TEXT below:

And speaking of, this is not a novel about love. It IS totally and completely about obsession. Because Werther is no Romeo and Lotte is no Juliet. And although he states many times that there is something below the surface in her behavior, I firmly believe that Lotte did not give a damn about him and she was just flattering herself that somebody likes her.

I also believe that Werther was completely delusional and annoyingly so. I have, indeed, met people who read so much more in their chosen ones’ behavior than there is. It is another rather obvious fact of life. In cases of unrequited love, they still attribute a lot of their own feelings to the object of their affections. There is none, as everyone else can see that. This is how I see Lotte’s treatment of Werther.

And more so, I found it quite annoying to read his romantic, overly-idealistic view of her. “Oh, she is cutting bread! I am in love!!!” Of course, it is different to judge romantic notions in that time period and in modern literature, but that does not mean that Werther was not sugar-coating the situation and Lotte, as a person.

End of TEXT.
RECORDS below:

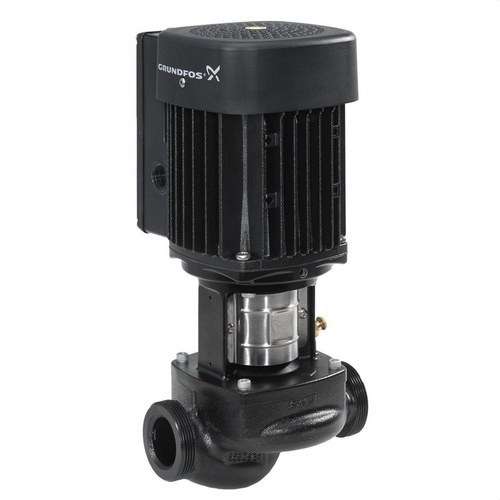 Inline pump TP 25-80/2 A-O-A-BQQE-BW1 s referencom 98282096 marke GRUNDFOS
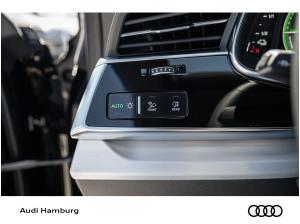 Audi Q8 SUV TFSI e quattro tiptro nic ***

End of RECORDS.
RECORDS below:

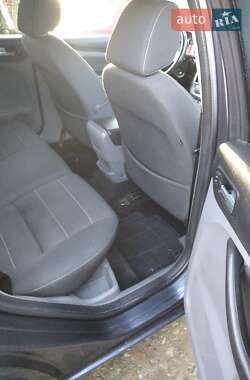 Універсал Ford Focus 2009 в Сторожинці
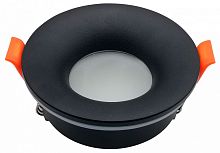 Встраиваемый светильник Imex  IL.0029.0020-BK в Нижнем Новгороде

End of RECORDS.
RECORDS below:

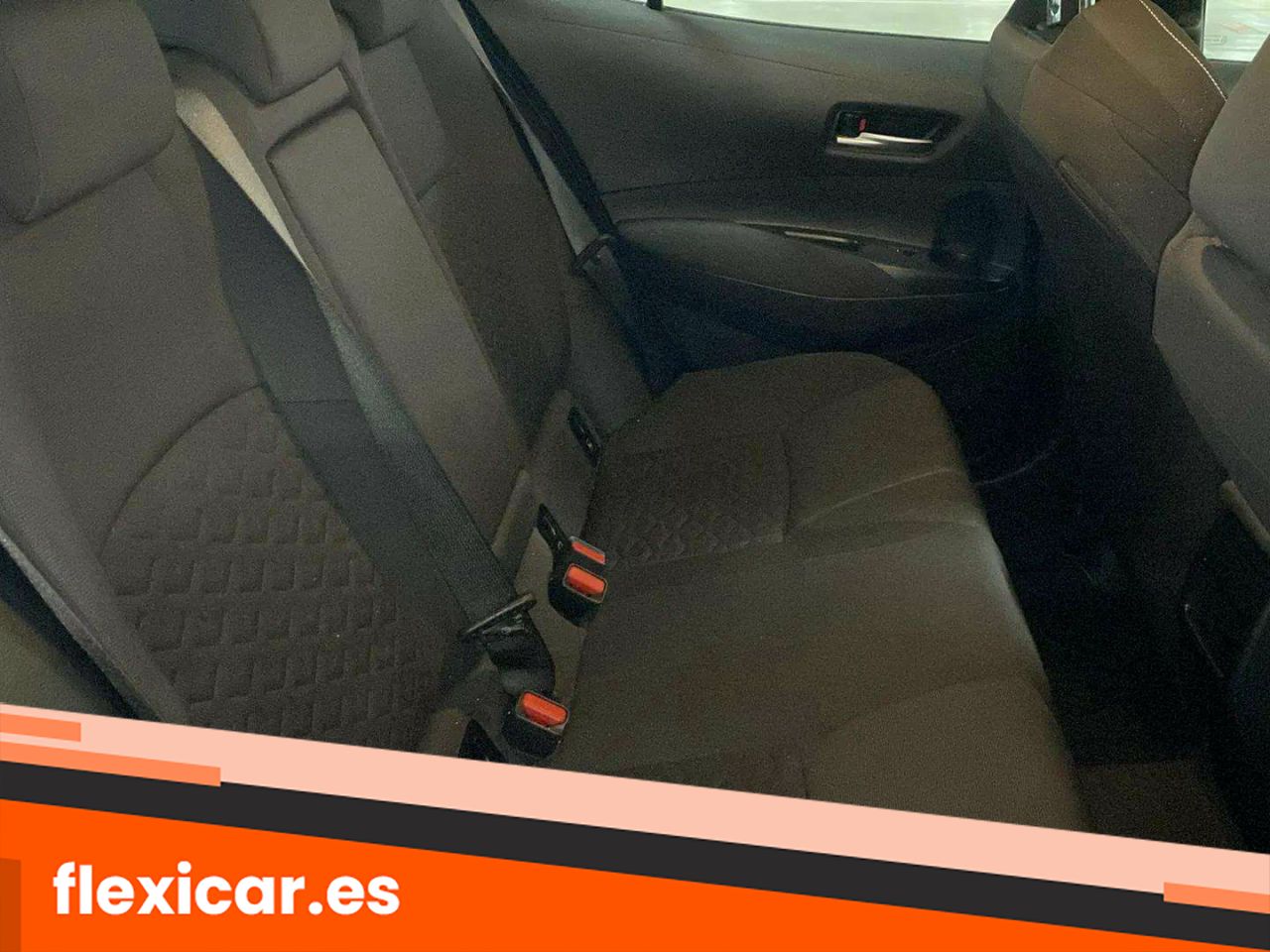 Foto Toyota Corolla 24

End of RECORDS.

## EXERCISE SET
**1.** Repeat the passage of the Werther review starting with "And speaking of, this" and going on through "somebody likes her.".
**2.** According to the Werther review, what is the novel totally and completely about?

## TASK-BY-TASK OUTPUTS
**1.**
And speaking of, this is not a novel about love. It IS totally and completely about obsession. Because Werther is no Romeo and Lotte is no Juliet. And although he states many times that there is something below the surface in her behavior, I firmly believe that Lotte did not give a damn about him and she was just flattering herself that somebody likes her.

**2.** Obsession.